PROMPT: Please answer from the piece on Al Hibbs: what award did Hibbs win in 1963, and for which program?

Al Hibbs
1924-2003

Albert R. Hibbs, BS ’45, PhD ’55, known worldwide as “the voice of JPL,” died on February 24 at age 78 of complications following heart surgery. Born October 19, 1924 in Akron, Ohio, Hibbs decided as a five-year-old that he wanted to go to the moon. He did qualify as an astronaut, in 1967, even though he was seven years over the age limit. He was slated to fulfill his dream on Apollo 25, but the program ended at 17. At Caltech, he studied physics under the Navy’s V-12 program. “I wanted
to conquer space, and my roommate, Roy Walford, decided that he would con-quer death. Together we would then conquer time,” he later wrote. (Walford, now professor emeritus of pathology at UCLA’s medical school, is an internationally known gerontologist.) In the late 1940s, he and Walford took time off from graduate school at the University of Chicago to “break the bank” in Reno and Las Vegas by exploiting the mechanical quirks of certain roulette wheels, earning them a
story in Life magazine; their winnings financed a 40-foot sailboat and a year and a half roaming the Caribbean.

Hibbs joined the Jet Propulsion Laboratory, then run by Caltech for the Army, in February 1950. (The Lab was developing guided-missile technology but the word “rocket” smacked too much of Buck Rogers, so Caltech had coined the euphemism to avoid scaring off potential donors.) As head of the Research and Analysis Section, he was the systems designer for America’s first successful satellite, Explorer 1.

When JPL became part of the patrimony of the newborn NASA later that year, he helped draw up JPL’s master plan to explore the solar system with unmanned spacecraft. His gift for explaining difficult science in lay terms led to him becoming the radio and television chronicler of the Ranger and Surveyor missions to the moon in the 1960s; the Mariners to Venus, Mars, and Mercury in the ’60s and ’70s; the Vikings to Mars in the ’70s; and the Voyagers to the outer solar system in the ’70s and ’80s. He also hosted or narrated various programs for NBC and PBS, winning a Peabody in 1963 for the four-year NBC children’s series, Exploring.

RAW DATA:

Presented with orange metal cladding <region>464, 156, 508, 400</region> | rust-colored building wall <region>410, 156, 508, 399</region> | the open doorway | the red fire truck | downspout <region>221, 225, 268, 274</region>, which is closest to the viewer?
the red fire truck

EXERCISE ANSWER: A Peabody, for the four-year NBC children's series Exploring.